__Study text__
((
Orange Interventions for Symptoms Associated With Dimethyl Sulfoxide During Stem Cell Reinfusions

A Feasibility Study

Pamela Potter, DNSc, RN, CNS; Seth Eisenberg, RN, OCN; Kevin C. Cain, PhD; Donna L. Berry, PhD, RN, AOCN, FAAN


Cancer Nurs. 2011;34(5):361-368. 

In This Article

Abstract and Introduction


Background: For over 2 decades, oncology nurses at a regional comprehensive cancer center offered sliced oranges to patients during the reinfusion of autologous hematopoietic progenitor cells (HPCs) to relieve symptoms associated with the preservative dimethyl sulfoxide (DMSO). Objective: This randomized pilot study examined feasibility and efficacy of sliced orange intervention (OI), orange aromatherapy intervention (OAI), or deep breathing (control) to address unpleasant adverse effects during HPC infusion. Methods: Orange intervention sniffed or tasted a quartered orange, OAI sniffed orange aromatherapy, and control took deep breaths. Perceived "symptom intensity" for tickle/cough urge, nausea, retching, and perceived "relief" were measured on 0- to 10-point numerical scales. Results: Sixty of 72 eligible patients consented to participate and were randomized to OI (n = 19), OAI (n = 23), or control (n = 18). Study personnel successfully administered study procedures. Over the course of 2 bags of cells infused, the OI group reported significantly greater relief with the intervention (P = .032). Among participants less than 90 kg, OI group reported significantly lower symptom intensity (P = .012). Conclusions: Results suggest a feasible protocol and potential efficacy of sliced oranges for treating symptoms associated with DMSO-preserved stem cells. Study procedures provide a tested protocol for future studies. Follow-up study is warranted to confirm these findings and evaluate other treatment options. Implications for Practice: Oranges offer a simple, noninvasive intervention for relieving symptoms associated with DMSO preservative during autologous HPC infusion.
))
Duplicate the stretch of the orange intervention study from "A Feasibility Study" through "Cancer Nurs. 2011;34(5):361-368.". The lines that follow come from another source and are not part of the orange intervention study.

__Data to examine__
((
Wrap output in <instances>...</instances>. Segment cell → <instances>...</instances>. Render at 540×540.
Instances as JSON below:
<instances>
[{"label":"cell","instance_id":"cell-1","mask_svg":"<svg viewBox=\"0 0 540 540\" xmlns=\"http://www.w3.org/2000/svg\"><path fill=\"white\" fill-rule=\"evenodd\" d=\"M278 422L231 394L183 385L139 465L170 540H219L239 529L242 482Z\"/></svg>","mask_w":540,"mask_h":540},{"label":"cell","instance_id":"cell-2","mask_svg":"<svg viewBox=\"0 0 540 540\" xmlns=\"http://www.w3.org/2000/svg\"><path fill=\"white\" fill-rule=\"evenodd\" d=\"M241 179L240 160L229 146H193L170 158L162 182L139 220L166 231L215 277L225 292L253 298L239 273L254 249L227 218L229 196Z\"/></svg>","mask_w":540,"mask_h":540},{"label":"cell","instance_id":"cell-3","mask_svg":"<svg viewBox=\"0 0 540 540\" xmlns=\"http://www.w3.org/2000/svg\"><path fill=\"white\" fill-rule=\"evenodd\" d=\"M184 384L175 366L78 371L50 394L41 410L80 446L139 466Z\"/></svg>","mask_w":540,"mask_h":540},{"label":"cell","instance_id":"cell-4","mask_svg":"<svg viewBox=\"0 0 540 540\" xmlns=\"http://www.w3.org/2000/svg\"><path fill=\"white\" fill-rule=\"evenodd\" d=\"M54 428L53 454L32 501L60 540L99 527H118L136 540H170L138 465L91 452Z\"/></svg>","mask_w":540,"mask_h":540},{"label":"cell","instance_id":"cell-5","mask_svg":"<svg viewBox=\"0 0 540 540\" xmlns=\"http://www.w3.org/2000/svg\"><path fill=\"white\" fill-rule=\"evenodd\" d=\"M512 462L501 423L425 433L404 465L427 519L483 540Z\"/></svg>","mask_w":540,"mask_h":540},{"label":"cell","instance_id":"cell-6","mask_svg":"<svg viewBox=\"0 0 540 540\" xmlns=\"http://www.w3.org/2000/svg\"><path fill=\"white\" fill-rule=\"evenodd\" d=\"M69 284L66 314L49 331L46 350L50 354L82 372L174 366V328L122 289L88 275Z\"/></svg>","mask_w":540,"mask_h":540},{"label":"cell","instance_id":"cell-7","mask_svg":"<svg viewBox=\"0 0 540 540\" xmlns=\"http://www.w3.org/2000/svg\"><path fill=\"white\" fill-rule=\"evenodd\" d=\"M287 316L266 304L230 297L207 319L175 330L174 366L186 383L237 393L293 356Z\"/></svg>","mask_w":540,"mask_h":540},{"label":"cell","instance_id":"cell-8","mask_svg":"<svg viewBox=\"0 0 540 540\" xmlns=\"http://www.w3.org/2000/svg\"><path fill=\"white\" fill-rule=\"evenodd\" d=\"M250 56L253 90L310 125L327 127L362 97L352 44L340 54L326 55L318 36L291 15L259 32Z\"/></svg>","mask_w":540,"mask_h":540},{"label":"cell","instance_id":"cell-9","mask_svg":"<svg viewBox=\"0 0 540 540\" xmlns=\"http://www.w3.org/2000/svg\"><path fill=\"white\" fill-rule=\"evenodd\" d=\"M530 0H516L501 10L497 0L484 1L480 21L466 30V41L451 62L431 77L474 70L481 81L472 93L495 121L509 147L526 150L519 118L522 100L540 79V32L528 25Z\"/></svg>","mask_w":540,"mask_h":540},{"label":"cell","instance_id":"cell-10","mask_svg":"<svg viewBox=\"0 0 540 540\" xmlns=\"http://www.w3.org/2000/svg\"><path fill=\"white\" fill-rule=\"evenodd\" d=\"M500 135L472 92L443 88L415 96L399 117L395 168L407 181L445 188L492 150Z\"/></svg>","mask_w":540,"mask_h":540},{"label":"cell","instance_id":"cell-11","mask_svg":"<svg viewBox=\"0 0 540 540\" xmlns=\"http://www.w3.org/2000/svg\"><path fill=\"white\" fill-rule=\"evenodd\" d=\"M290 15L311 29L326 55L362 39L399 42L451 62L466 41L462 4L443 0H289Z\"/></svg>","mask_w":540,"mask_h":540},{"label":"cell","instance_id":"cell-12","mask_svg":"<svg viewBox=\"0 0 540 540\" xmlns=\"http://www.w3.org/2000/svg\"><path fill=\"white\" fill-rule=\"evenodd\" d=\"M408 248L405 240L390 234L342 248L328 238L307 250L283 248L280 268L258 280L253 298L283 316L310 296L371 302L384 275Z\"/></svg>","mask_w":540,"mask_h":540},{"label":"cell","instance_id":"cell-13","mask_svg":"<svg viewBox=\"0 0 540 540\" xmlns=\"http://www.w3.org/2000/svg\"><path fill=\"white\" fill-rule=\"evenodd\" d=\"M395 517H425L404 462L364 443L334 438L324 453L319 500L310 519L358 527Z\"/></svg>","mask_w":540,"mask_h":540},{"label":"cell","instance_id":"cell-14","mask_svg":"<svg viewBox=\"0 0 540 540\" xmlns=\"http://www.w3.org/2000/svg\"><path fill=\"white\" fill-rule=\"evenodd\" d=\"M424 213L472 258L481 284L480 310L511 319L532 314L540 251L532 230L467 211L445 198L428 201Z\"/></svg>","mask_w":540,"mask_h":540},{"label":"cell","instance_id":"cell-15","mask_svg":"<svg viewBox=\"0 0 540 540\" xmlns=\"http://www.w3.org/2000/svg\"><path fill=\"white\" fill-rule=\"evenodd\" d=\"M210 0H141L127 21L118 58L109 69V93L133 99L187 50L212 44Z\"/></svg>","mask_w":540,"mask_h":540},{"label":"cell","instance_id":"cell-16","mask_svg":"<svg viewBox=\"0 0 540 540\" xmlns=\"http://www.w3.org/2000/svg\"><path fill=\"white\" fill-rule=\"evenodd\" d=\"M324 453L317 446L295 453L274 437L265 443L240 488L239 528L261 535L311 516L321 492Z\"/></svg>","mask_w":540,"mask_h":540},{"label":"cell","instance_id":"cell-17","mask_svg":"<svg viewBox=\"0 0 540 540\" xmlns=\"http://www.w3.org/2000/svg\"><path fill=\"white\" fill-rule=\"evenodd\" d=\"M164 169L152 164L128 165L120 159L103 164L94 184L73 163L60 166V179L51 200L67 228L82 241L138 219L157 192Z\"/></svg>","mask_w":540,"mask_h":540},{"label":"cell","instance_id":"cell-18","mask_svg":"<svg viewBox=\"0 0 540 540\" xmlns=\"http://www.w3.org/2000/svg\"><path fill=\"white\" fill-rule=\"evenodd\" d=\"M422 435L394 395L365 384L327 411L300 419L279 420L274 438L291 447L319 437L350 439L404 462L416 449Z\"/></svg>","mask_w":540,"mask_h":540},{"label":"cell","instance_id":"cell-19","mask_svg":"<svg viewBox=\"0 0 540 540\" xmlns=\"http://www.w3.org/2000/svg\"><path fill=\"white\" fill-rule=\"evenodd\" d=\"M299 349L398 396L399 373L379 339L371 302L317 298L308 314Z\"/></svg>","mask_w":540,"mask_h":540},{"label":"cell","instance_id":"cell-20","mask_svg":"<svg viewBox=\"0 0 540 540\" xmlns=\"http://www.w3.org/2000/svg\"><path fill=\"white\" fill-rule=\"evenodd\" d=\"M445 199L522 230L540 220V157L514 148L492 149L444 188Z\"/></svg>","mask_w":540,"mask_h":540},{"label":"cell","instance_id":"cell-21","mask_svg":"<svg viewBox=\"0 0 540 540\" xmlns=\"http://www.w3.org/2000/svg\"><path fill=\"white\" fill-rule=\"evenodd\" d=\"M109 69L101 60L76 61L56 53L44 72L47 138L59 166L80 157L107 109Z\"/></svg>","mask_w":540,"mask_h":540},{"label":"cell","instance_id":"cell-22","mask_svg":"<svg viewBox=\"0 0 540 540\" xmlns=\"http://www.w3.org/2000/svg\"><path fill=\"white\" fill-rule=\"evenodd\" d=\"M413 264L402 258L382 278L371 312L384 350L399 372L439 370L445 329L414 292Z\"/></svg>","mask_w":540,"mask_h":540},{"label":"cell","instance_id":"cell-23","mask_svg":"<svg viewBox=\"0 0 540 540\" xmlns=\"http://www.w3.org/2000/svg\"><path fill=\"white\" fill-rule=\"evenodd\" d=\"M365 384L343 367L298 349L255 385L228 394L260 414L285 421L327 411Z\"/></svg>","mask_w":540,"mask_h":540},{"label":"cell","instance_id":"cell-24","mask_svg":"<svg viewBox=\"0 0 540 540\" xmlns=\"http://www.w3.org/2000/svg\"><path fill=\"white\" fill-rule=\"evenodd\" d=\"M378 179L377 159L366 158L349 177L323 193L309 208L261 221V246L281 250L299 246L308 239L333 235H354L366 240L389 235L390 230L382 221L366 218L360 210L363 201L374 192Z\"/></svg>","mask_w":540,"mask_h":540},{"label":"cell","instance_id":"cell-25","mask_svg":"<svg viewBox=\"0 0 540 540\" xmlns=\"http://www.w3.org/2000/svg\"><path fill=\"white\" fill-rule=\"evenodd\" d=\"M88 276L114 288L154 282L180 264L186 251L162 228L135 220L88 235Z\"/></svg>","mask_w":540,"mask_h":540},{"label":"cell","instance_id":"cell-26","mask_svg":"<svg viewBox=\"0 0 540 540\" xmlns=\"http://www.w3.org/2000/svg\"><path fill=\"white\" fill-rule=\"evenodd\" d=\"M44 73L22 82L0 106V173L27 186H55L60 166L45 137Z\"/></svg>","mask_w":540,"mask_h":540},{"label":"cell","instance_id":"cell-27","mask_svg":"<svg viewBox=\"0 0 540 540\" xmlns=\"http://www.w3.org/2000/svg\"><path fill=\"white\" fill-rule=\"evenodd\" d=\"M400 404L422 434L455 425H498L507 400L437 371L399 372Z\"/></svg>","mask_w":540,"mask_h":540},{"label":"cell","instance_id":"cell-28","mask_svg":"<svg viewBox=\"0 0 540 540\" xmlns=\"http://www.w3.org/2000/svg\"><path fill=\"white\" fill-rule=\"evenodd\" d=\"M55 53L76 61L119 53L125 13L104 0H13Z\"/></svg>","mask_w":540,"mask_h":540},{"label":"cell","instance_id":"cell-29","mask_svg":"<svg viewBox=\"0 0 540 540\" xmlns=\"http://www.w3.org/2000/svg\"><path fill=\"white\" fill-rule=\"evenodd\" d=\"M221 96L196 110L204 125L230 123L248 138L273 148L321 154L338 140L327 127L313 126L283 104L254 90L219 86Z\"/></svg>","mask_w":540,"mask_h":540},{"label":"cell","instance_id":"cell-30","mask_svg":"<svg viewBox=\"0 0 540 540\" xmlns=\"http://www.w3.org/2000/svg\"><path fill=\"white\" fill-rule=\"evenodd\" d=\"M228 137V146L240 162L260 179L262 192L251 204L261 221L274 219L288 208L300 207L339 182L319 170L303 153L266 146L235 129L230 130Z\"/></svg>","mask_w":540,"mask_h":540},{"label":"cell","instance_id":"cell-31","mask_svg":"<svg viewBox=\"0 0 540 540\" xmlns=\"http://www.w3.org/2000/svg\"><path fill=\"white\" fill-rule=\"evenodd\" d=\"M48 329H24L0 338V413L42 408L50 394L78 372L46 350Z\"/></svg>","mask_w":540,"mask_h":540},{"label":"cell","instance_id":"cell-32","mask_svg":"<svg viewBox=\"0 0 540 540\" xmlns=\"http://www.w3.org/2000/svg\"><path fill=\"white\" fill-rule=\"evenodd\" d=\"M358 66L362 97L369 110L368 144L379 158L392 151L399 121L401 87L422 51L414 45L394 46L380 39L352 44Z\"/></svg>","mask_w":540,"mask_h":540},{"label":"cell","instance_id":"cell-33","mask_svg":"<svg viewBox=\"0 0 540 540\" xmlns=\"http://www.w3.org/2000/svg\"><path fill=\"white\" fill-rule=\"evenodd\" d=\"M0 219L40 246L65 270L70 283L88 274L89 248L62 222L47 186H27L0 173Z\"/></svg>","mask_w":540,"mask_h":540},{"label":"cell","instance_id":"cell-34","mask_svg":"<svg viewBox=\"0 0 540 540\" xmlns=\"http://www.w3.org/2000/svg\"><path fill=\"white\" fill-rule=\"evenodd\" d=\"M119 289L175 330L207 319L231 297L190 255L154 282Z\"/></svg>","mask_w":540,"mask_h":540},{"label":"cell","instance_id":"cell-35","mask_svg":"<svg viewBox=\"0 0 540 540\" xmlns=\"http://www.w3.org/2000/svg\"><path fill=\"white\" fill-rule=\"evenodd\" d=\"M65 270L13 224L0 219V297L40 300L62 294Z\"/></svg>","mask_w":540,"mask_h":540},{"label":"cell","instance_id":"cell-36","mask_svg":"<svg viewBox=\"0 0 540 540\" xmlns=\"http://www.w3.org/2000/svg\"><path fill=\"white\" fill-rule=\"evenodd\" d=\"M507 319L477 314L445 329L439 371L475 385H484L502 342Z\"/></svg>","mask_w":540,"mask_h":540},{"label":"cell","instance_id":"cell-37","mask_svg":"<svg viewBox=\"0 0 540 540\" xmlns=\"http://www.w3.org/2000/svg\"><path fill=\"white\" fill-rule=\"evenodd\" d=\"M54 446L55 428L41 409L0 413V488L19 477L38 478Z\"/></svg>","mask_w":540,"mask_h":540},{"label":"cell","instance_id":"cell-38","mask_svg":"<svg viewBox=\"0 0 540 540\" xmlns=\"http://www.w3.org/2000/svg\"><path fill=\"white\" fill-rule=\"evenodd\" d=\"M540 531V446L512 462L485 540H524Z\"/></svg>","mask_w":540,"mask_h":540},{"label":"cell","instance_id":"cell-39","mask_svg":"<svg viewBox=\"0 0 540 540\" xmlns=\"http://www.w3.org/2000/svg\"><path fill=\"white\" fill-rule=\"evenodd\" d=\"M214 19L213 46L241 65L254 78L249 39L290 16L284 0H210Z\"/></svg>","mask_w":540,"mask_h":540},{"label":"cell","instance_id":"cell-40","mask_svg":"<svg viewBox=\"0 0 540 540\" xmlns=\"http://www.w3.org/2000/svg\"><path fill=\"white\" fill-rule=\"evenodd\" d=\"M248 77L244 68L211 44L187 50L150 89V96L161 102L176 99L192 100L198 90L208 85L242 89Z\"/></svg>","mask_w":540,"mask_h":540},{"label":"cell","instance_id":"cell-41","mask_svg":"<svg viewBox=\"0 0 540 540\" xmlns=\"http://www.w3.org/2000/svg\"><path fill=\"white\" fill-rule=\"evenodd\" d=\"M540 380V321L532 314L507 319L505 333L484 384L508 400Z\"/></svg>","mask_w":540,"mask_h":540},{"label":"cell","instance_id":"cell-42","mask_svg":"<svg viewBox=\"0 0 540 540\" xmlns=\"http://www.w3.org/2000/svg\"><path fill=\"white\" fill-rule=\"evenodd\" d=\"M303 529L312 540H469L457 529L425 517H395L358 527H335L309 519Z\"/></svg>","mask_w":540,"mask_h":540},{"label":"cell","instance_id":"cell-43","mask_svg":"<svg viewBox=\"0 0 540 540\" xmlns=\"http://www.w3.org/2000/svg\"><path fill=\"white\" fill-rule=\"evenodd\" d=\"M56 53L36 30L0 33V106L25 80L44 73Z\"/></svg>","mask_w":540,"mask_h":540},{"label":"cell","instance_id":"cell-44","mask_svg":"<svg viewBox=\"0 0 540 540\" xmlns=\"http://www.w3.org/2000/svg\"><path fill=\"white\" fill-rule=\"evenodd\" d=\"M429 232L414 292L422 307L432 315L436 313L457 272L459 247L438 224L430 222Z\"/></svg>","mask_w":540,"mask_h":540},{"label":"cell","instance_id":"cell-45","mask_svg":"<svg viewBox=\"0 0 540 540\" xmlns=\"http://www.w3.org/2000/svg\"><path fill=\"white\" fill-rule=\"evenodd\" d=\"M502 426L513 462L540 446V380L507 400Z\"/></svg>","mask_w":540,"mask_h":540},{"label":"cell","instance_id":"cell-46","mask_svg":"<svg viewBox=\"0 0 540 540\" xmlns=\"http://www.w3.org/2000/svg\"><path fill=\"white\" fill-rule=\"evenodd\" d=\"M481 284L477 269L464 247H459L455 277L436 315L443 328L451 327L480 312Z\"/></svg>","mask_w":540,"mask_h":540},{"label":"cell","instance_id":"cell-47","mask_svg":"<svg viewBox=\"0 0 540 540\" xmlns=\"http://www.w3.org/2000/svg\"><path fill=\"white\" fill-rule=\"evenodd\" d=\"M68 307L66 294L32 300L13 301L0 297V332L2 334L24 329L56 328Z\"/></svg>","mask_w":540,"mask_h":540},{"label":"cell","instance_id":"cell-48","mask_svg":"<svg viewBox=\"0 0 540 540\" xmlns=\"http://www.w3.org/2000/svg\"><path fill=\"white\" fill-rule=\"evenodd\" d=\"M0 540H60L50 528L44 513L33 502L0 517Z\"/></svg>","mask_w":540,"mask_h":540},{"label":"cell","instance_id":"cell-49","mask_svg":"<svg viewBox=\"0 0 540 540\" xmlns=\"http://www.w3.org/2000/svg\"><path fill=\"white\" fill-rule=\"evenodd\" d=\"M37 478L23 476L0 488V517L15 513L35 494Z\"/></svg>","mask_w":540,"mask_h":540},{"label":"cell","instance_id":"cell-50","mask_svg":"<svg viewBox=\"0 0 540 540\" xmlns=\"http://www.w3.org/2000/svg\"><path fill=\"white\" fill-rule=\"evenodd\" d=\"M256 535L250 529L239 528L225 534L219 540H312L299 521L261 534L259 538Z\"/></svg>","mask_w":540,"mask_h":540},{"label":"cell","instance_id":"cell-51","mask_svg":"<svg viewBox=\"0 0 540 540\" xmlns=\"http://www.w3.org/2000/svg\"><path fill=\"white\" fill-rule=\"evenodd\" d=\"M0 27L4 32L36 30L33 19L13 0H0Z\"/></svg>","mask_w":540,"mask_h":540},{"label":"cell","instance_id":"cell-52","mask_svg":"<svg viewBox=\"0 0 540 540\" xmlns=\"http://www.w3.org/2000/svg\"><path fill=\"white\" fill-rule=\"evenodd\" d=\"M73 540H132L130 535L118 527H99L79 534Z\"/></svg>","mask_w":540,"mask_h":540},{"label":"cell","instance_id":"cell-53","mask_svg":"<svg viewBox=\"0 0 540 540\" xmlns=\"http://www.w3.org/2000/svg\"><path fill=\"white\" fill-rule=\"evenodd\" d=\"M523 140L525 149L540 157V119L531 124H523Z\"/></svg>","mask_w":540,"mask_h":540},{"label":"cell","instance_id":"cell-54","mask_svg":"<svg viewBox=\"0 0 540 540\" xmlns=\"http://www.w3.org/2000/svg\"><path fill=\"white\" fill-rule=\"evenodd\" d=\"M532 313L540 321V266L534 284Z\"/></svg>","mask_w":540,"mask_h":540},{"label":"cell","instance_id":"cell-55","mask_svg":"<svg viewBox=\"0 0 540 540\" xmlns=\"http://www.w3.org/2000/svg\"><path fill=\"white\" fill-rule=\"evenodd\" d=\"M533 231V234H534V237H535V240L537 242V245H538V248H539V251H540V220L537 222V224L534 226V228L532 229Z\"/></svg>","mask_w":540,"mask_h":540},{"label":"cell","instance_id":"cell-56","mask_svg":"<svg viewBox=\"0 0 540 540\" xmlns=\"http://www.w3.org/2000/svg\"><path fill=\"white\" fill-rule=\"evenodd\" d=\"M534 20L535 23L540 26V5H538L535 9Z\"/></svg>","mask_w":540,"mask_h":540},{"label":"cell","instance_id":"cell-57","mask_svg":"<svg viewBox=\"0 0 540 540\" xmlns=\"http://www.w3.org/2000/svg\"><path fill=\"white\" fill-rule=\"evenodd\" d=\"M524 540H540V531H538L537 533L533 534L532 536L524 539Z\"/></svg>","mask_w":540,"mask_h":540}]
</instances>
))
__Solution for this problem__
A Feasibility Study

Pamela Potter, DNSc, RN, CNS; Seth Eisenberg, RN, OCN; Kevin C. Cain, PhD; Donna L. Berry, PhD, RN, AOCN, FAAN


Cancer Nurs. 2011;34(5):361-368.